Brad Sherman to Howard Berman: Show Me Yours
The confluence of Tax Day and redistricting has prompted Rep. Brad Sherman (D-Calif.) to bare all for his potential constituents: He’s published his 2011 tax returns.
An aide to Sherman, a non-practicing tax attorney and certified public accountant, asserted that the Congressman took the fiscal leap of faith in the name of transparency and accountability. Oh yeah, and then there’s that whole facing off against former neighbor Rep. Howard Berman (D-Calif.) for their newly redrawn seat this fall.
“I challenge Howard Berman to join me in releasing his tax return,” Sherman broadcast in a corresponding news release.
Potential embarrassment aside, the Sherman aide tossed out a laundry list of reasons for all parties involved to come clean about their finances, including a “60 Minutes” expose on Congressional insider trading, ongoing House Ethics Committee investigations, the Senate showdown over the Obama-endorsed “Buffett Rule” and general tax fairness.
“As a CPA myself, I know the only way for voters to really get a true picture of what an elected official pays in taxes — and if they’re paying their fair share — is to see the official’s full tax return, signed, and in black-and-white,” Sherman decreed in his release.
Berman’s office did not reply to inquiries regarding the potential publication of his 2011 tax filings.
Luckily, we had Sherman’s form 1040 open while we waited.
According to Sherman’s 2011 tax return, he and his wife, Lisa, forked over 28 percent of their $235,742 in adjusted gross income to the feds. By comparison, the Obamas coughed up 20.5 percent of their 2011 take while Mitt Romney kicked back approximately 15.4 percent of his annual haul.
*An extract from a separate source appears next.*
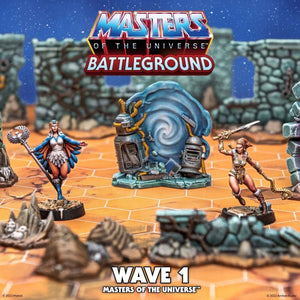 MOTU0016 - Wave 1: Masters of the Universe™ Faction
Other eye-catchers: The Shermans were entitled to a $12,252 refund, pocketed $25,000 in dividend income from various investments and donated roughly $20,000 to charity. The couple both checked the box for $3 of their taxes to go to the presidential campaign fund, which both Romney and President Barack Obama are likely to skip.
Perhaps the most telling submission, however, may be line 22 of the itemized deductions. That’s where the one-time number cruncher admits to spending $1,700 on tax preparation fees.